## Data excerpts

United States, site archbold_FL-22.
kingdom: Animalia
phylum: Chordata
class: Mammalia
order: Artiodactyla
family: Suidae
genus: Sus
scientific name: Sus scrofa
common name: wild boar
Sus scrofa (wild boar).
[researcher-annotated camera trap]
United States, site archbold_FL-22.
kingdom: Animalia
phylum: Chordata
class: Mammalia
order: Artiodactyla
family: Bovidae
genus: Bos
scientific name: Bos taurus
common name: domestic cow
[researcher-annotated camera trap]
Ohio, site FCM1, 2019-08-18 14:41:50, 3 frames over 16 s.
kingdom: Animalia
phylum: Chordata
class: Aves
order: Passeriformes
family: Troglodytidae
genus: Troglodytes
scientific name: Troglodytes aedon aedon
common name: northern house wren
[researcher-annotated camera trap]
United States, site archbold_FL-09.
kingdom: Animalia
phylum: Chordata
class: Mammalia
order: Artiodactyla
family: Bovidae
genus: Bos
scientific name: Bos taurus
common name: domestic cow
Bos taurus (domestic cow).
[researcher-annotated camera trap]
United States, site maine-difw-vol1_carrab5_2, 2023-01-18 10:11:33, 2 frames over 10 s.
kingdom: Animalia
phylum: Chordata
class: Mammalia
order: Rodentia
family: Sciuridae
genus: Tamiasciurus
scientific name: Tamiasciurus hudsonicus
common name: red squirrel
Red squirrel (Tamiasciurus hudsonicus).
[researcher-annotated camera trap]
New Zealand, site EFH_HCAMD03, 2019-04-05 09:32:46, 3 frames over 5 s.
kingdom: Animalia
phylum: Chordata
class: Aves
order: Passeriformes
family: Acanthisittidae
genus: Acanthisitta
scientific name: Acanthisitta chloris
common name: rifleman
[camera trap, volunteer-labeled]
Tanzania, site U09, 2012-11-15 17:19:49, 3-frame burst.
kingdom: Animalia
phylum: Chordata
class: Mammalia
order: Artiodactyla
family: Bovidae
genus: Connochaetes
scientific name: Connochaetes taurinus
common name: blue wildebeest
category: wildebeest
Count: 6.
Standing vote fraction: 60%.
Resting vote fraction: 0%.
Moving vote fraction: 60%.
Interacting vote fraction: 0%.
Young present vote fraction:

## Aim of the exercise
Retype exactly, and only, the lines from the line holding "genus: Connochaetes" through the last line of the data; both of those lines count.

## Written response
genus: Connochaetes
scientific name: Connochaetes taurinus
common name: blue wildebeest
category: wildebeest
Count: 6.
Standing vote fraction: 60%.
Resting vote fraction: 0%.
Moving vote fraction: 60%.
Interacting vote fraction: 0%.
Young present vote fraction:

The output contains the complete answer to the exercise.